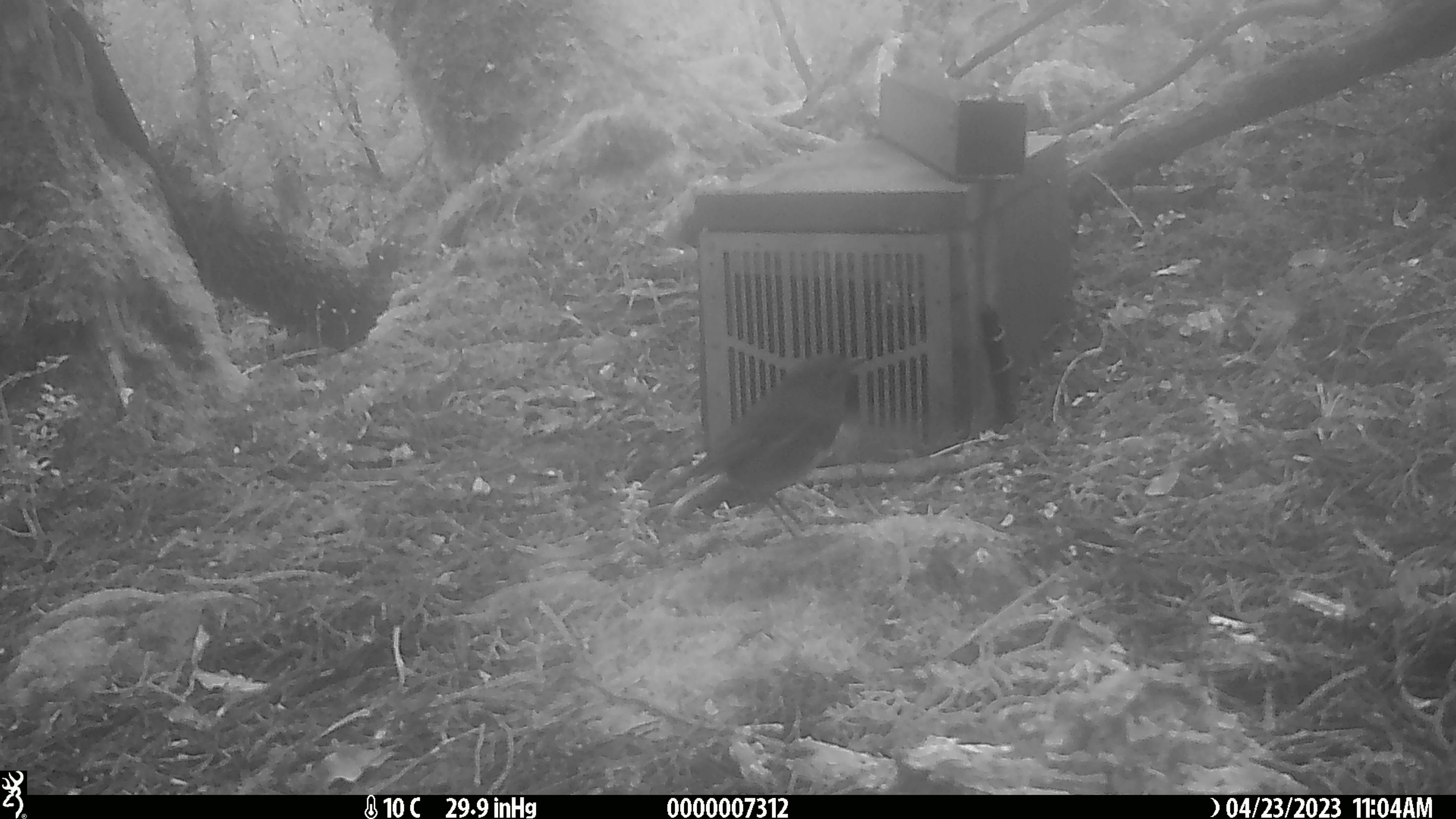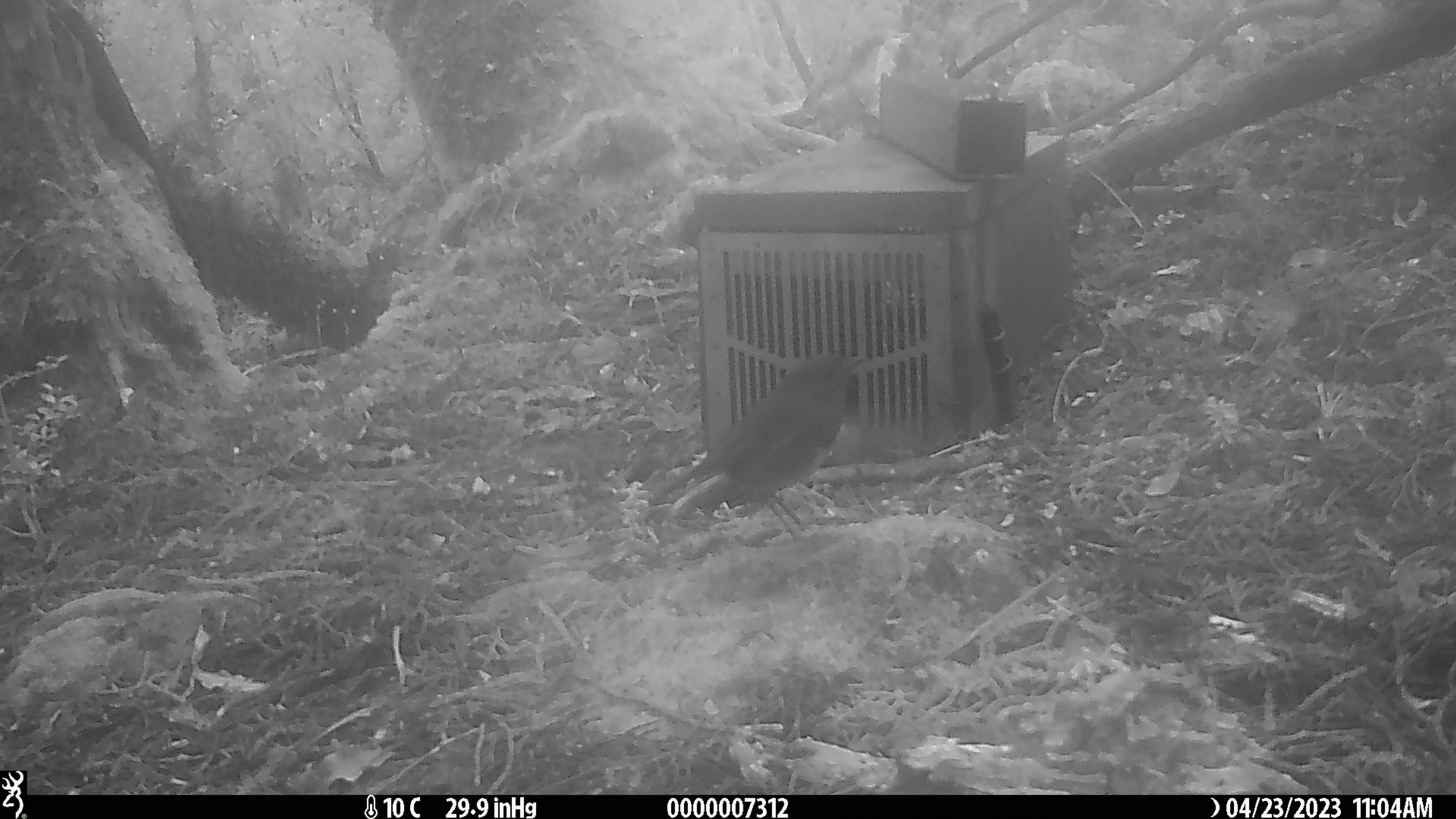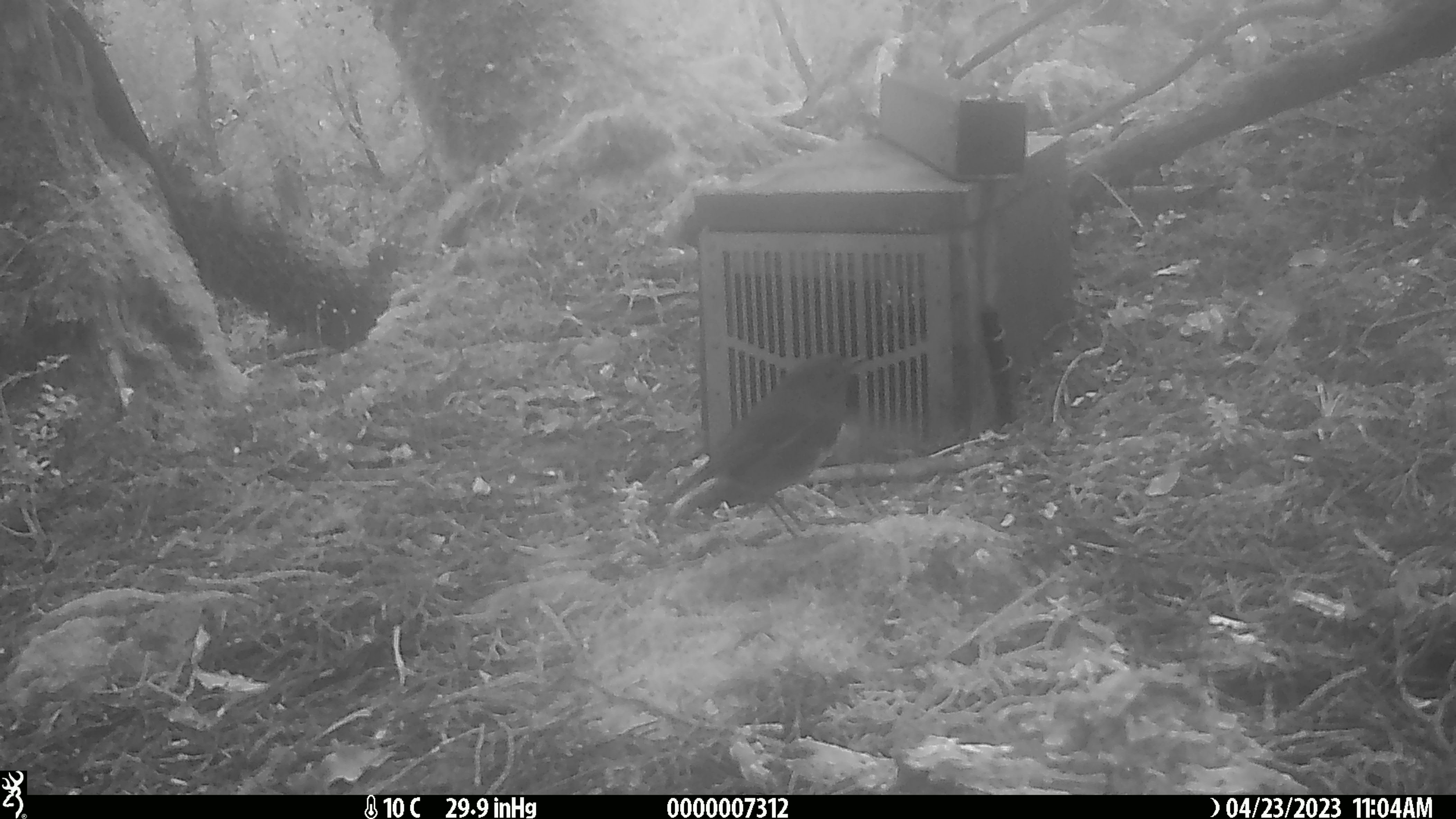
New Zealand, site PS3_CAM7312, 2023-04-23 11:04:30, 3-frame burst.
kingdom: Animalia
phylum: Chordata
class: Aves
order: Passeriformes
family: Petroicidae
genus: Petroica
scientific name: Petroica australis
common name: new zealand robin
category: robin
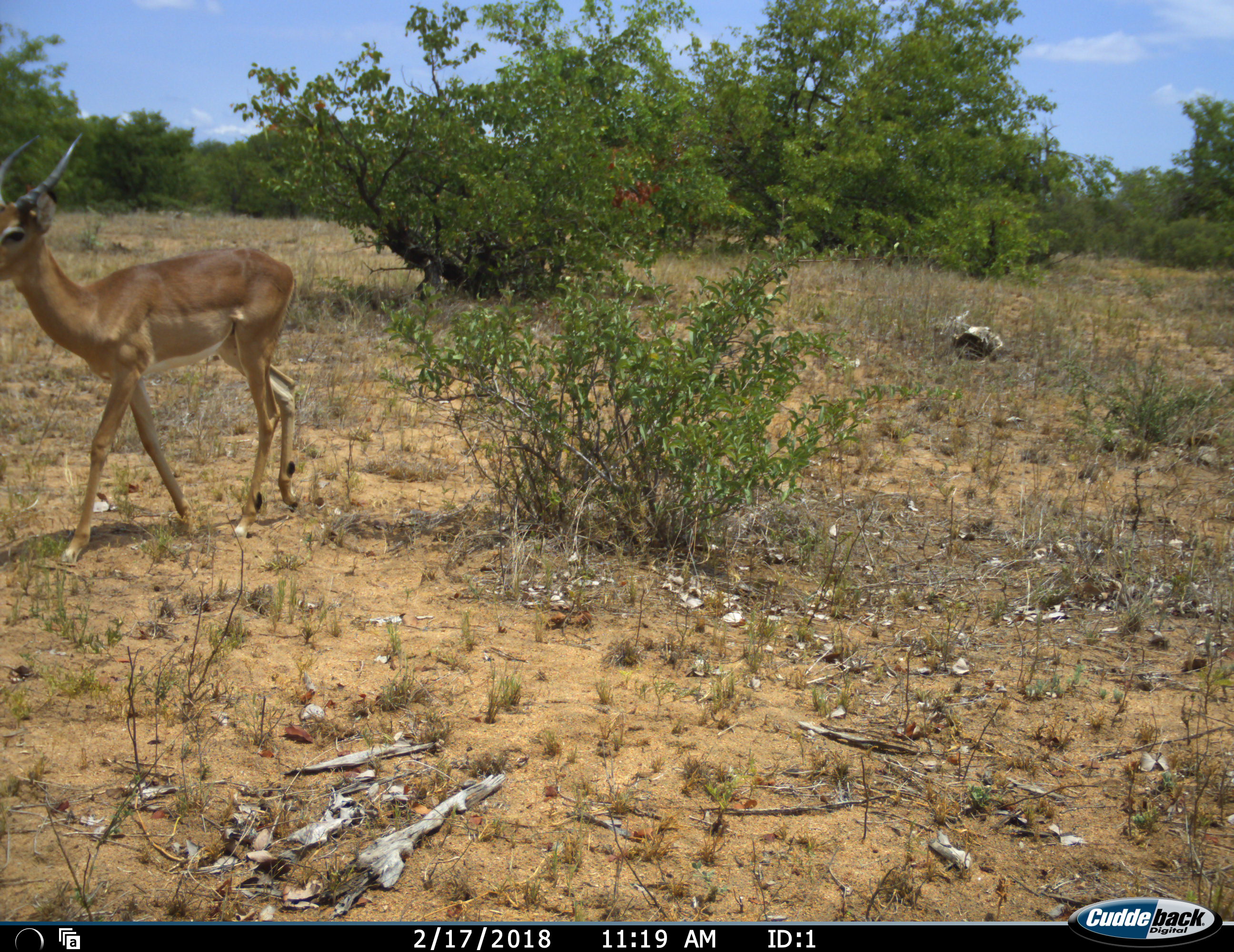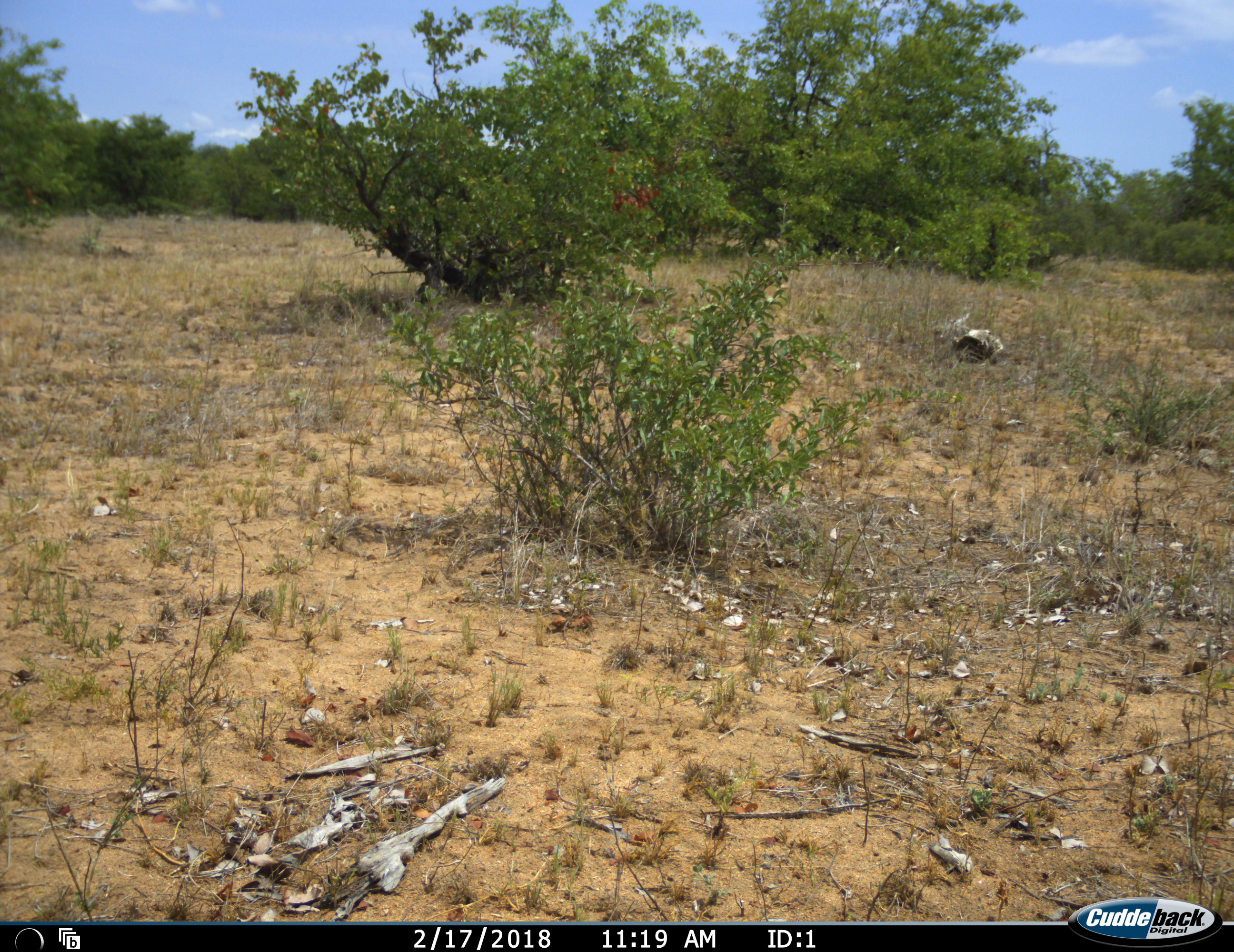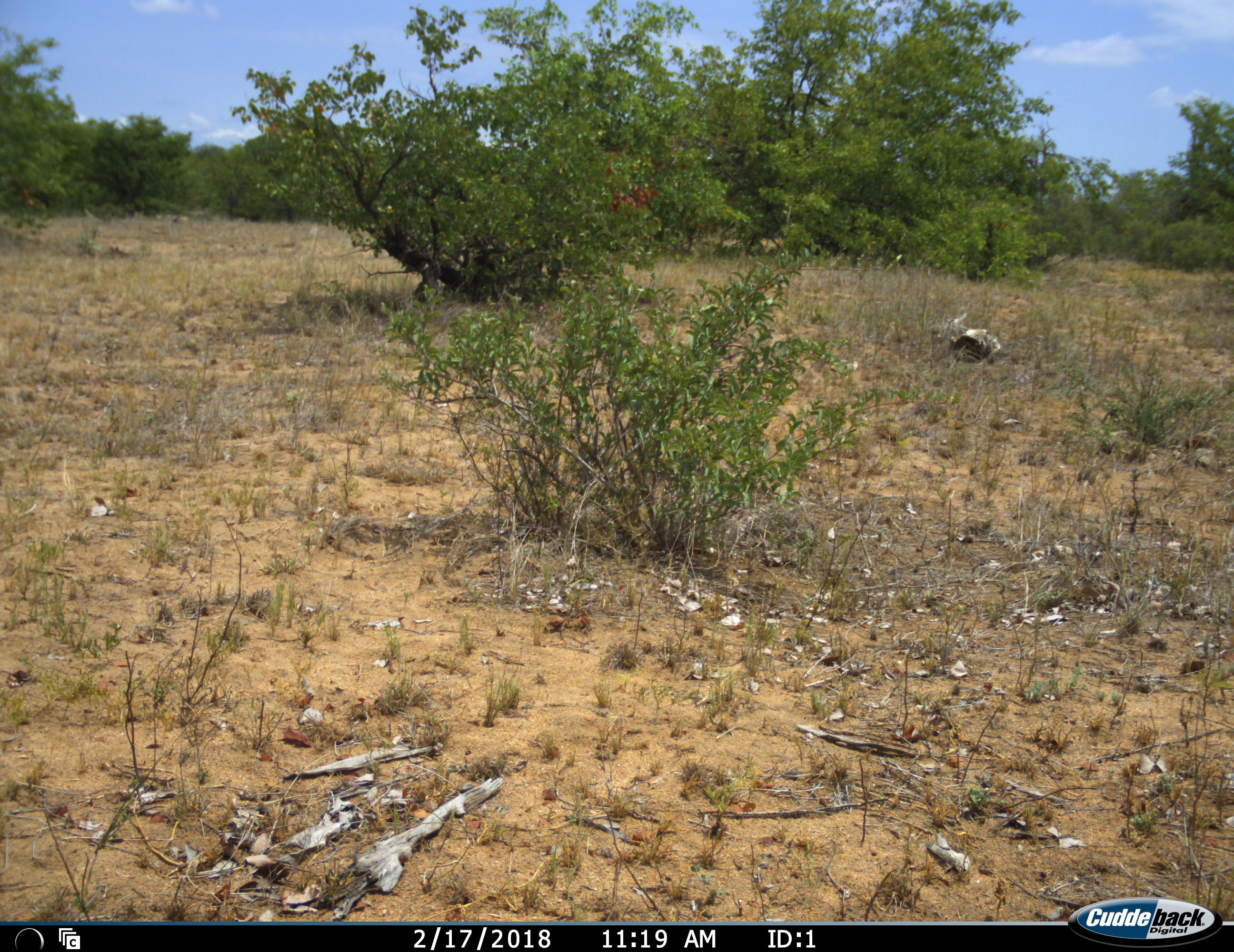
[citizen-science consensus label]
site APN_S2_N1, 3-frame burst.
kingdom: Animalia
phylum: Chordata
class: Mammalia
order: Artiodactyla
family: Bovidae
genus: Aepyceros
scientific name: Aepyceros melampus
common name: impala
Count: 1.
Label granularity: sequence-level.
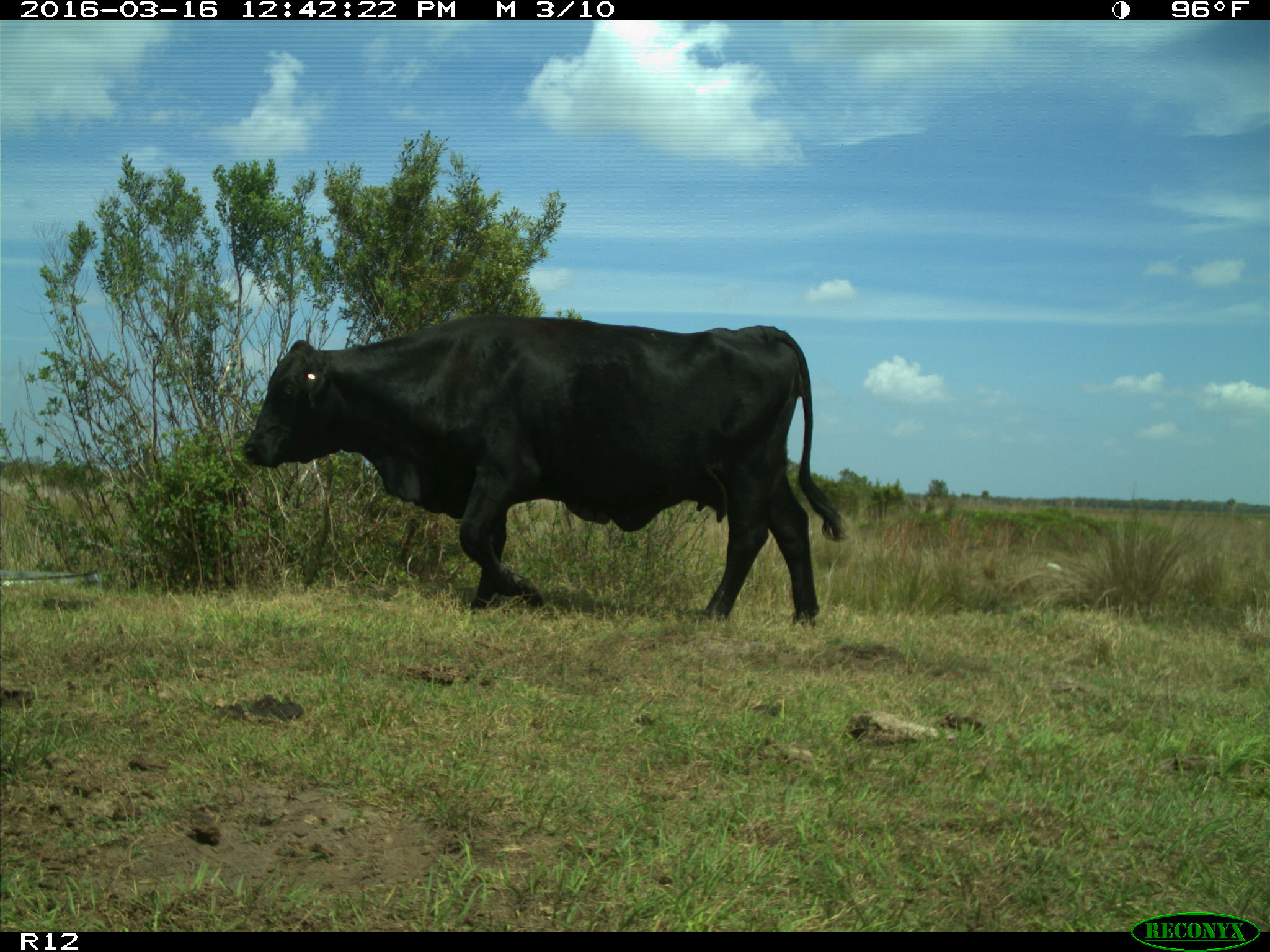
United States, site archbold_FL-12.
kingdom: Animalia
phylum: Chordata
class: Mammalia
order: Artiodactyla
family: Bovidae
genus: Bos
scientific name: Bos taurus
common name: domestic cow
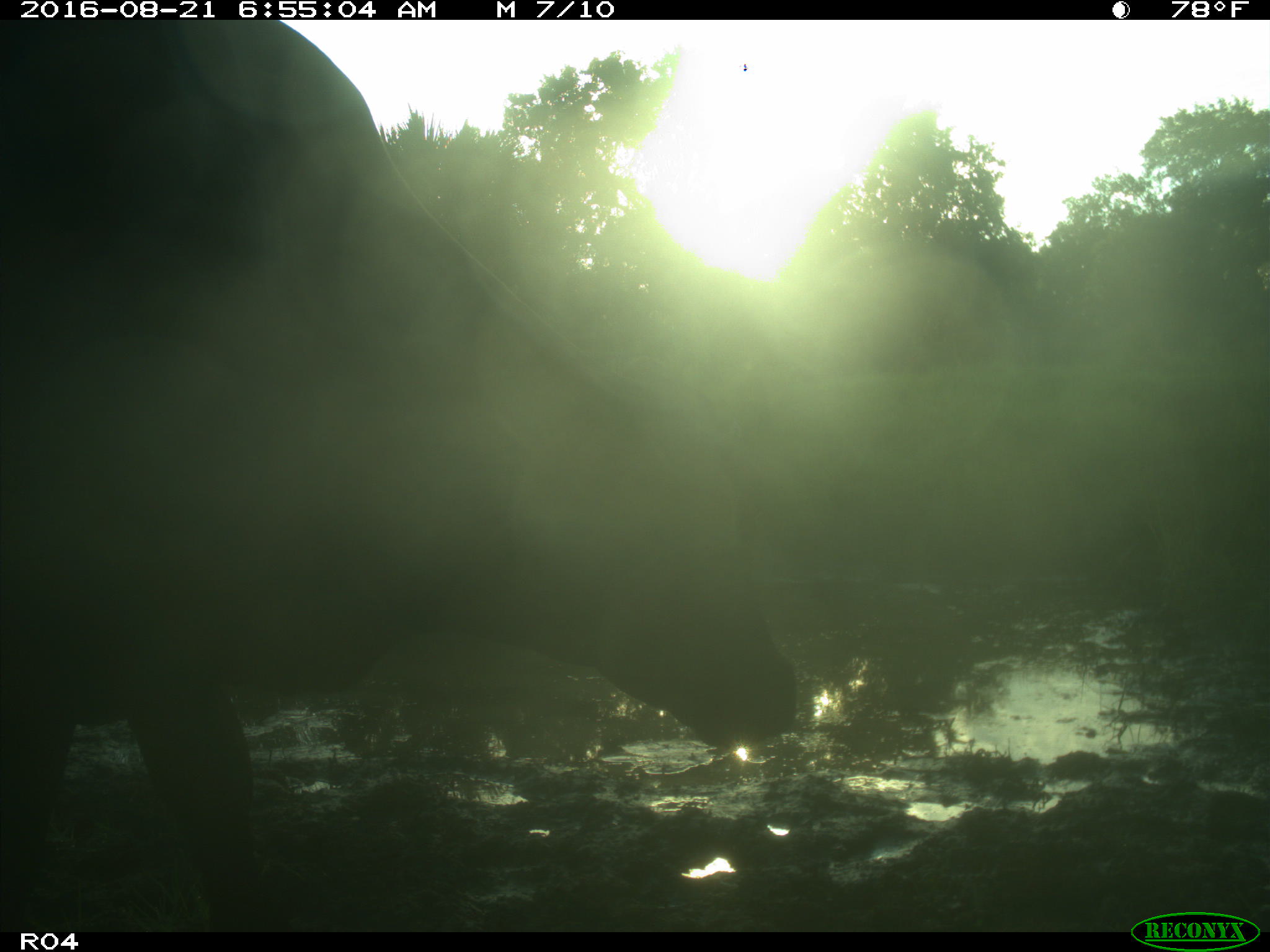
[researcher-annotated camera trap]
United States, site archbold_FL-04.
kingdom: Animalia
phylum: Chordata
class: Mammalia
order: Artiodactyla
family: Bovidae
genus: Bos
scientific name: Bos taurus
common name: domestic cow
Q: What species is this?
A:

= = = = = = =

▸ Aim of the task: Output each line above exactly. Skip the images.

▸ Task response:
New Zealand, site PS3_CAM7312, 2023-04-23 11:04:30, 3-frame burst.
kingdom: Animalia
phylum: Chordata
class: Aves
order: Passeriformes
family: Petroicidae
genus: Petroica
scientific name: Petroica australis
common name: new zealand robin
category: robin
[citizen-science consensus label]
site APN_S2_N1, 3-frame burst.
kingdom: Animalia
phylum: Chordata
class: Mammalia
order: Artiodactyla
family: Bovidae
genus: Aepyceros
scientific name: Aepyceros melampus
common name: impala
Count: 1.
Label granularity: sequence-level.
United States, site archbold_FL-12.
kingdom: Animalia
phylum: Chordata
class: Mammalia
order: Artiodactyla
family: Bovidae
genus: Bos
scientific name: Bos taurus
common name: domestic cow
[researcher-annotated camera trap]
United States, site archbold_FL-04.
kingdom: Animalia
phylum: Chordata
class: Mammalia
order: Artiodactyla
family: Bovidae
genus: Bos
scientific name: Bos taurus
common name: domestic cow
Q: What species is this?
A:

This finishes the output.